I wanted to ask is there any significant difference in data partitioning when working with Hadoop/MapReduce and Spark? They both work on HDFS(TextInputFormat) so it should be same in theory.

Are there any cases where the there procedure of data partitioning can differ? Any insights would be very helpful to my study.



Is any significant difference in data partitioning when working with Hadoop/mapreduce and Spark?

Spark supports all hadoop I/O formats as it uses same Hadoop InputFormat APIs along with it's own formatters. So, Spark input partitions works same way as Hadoop/MapReduce input splits by default. Data size in a partition can be configurable at run time and It provides transformation like repartition, coalesce, and repartitionAndSortWithinPartition can give you direct control over the number of partitions being computed.

Are there any cases where their procedure of data partitioning can differ?

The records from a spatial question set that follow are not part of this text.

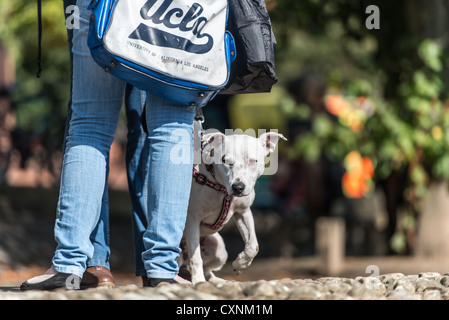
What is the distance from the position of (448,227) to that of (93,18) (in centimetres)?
652

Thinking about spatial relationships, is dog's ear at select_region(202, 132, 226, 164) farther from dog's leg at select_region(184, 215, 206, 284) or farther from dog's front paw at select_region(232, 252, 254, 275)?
dog's front paw at select_region(232, 252, 254, 275)

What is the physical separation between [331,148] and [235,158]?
4.68 m

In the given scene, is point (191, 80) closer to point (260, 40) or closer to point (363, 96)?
point (260, 40)

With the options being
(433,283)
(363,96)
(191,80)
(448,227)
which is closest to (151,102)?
(191,80)

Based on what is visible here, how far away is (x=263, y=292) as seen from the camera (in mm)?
3074

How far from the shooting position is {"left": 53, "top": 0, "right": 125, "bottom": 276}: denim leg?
3.27 m

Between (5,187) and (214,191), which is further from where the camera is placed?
(5,187)

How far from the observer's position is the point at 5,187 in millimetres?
11375

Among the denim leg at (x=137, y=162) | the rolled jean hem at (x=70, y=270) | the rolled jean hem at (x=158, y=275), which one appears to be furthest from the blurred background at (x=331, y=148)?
the rolled jean hem at (x=70, y=270)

Apart from Hadoop, I/O APIs Spark does have some other intelligent I/O Formats(Ex: Databricks CSV and NoSQL DB Connectors) which will directly return DataSet/DateFrame(more high-level things on top of RDD) which are spark specific.

Key points on spark partitions when reading data from Non-Hadoop sources

  • The maximum size of a partition is ultimately by the connectors,
    • for S3, the property is like fs.s3n.block.size or fs.s3.block.size.
    • Cassandra property is spark.cassandra.input.split.size_in_mb.
    • Mongo prop is, spark.mongodb.input.partitionerOptions.partitionSizeMB.
  • By default the number of partitions is the max(sc.defaultParallelism, total_data_size / data_block_size). some times number of available cores in the cluster also imflunce the number of partitions like sc.parallelize() without partitions param.